This is done by running a divider of 1:2 as the AMD Athlon 64 series uses 200MHz starting bus to get the required 400MHz memory clock for 800MHz DDR. It is required to double the FSB clock speed to the memory controller hence a 1:2 ratio is used. This gave us a good baseline to determine the memory modules ability to run DDR-2 800 which all our modules did without a problem. We then lowered the CPU multiplier and raised the FSB while leaving the RAM dividers set for DDR-2 800 (1:2).
As we raised the FSB, we lowered the multiplier of the CPU in order to keep the final CPU clock speed as close to 2.2GHz as possible - it's not an ideal world, so each module had a slightly different processor clock speed.

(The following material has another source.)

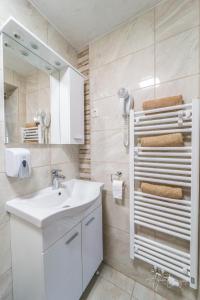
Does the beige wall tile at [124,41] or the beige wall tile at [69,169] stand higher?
the beige wall tile at [124,41]

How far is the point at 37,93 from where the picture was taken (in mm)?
1209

The speeds that are on our graphs are the DDR-2 speeds that the memory is running - in order to get the actual clock speed, you need to take the DDR-2 speed recorded in our graphs and halve it. For example, the Corsair memory operated at 1308MHz DDR which results in a 654MHz memory clock speed.
All memory modules are running at their default SPD timing speed. Some modules may be able to obtain a higher clock speed by loosening the timings but this is not the purpose of this article. We are here to tell you the maximum clock speeds at SPD - it is just not possible with this many memory modules to find the perfect medium between SPD and clock speed. SPD and clock speed are both important - as you will see, even running quite a slower clock speed, some memory modules are not too far behind the leaders because they use tight timings.

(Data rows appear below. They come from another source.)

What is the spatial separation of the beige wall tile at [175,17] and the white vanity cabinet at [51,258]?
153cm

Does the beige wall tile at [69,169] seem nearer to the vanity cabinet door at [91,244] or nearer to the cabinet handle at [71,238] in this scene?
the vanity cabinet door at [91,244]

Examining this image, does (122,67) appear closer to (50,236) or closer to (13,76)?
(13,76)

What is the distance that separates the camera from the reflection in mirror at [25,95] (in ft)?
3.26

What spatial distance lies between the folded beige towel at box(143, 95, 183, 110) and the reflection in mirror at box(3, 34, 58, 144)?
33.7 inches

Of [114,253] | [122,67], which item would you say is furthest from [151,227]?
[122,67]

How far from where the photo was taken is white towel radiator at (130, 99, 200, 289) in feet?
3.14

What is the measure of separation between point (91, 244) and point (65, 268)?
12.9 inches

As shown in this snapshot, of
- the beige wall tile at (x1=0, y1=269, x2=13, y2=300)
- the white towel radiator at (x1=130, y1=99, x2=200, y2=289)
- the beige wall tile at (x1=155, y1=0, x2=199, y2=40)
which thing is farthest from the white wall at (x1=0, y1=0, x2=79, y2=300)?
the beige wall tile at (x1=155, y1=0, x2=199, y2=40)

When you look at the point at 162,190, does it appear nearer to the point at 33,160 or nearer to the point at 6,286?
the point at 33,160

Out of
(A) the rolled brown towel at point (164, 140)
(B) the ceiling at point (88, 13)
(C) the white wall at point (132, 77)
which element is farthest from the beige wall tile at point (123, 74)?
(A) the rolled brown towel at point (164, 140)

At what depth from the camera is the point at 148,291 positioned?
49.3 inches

Version and / or Patch Used: 2007
Developer Homepage: http://www.sisoftware.co.uk
Product Homepage: http://sisoftware.jaggedonline.com/index.php?location=home&a=TTA&lang=en
SiSoft Sandra (System ANalyser, Diagnostic and Reporting Assistant) is a synthetic Windows benchmark that features different tests used to evaluate different PC subsystems.
The results are as expected here - Corsair is leading the pack because this benchmark just measures the raw memory bandwidth and that comes from the clock speed of the RAM.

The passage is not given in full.